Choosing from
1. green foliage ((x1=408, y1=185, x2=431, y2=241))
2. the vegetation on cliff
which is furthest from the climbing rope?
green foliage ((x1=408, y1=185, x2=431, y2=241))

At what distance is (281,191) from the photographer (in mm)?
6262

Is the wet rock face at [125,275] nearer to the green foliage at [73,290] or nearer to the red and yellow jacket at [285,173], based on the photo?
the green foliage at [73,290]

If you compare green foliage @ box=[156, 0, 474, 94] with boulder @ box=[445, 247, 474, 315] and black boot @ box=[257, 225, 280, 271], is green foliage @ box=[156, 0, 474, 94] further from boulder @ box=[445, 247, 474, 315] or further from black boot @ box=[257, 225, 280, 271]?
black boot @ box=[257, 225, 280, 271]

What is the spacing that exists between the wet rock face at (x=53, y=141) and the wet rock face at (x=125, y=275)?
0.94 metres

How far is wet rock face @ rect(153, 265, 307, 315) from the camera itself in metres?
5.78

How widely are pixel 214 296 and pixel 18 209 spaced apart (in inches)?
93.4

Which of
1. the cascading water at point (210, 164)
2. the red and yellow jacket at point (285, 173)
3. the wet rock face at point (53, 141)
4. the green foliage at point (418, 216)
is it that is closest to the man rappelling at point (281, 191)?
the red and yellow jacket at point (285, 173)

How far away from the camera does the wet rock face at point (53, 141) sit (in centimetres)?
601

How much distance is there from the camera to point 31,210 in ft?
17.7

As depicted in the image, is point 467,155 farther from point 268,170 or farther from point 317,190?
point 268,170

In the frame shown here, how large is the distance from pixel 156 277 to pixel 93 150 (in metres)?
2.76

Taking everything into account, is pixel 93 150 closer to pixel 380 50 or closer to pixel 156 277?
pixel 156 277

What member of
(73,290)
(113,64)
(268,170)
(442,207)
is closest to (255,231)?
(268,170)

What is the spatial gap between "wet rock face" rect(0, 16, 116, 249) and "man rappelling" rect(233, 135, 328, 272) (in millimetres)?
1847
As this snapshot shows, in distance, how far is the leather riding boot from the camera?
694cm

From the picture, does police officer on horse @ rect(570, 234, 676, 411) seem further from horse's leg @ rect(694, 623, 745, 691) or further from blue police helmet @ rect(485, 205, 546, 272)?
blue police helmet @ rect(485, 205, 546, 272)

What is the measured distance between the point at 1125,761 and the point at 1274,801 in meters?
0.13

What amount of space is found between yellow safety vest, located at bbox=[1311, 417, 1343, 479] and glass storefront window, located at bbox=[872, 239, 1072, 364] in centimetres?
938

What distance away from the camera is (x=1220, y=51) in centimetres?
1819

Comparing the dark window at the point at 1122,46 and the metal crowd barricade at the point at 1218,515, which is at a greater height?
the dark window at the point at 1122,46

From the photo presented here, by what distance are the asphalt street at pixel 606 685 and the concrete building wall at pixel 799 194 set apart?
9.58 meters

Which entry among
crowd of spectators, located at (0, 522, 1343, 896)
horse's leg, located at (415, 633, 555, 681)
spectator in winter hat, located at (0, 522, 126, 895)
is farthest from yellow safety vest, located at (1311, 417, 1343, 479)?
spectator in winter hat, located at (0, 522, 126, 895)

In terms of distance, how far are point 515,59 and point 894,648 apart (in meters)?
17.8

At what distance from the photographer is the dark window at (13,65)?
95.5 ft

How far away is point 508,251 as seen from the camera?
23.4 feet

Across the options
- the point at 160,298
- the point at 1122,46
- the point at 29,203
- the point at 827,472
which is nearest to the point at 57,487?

#### DIRECTIONS
Reproduce the rows from the line containing "Which entry among" through the line containing "is farthest from", substituting "furthest" for "farthest" and leaving all else as it is.

#### OUTPUT OF THE TASK
Which entry among
crowd of spectators, located at (0, 522, 1343, 896)
horse's leg, located at (415, 633, 555, 681)
spectator in winter hat, located at (0, 522, 126, 895)
is furthest from yellow safety vest, located at (1311, 417, 1343, 479)?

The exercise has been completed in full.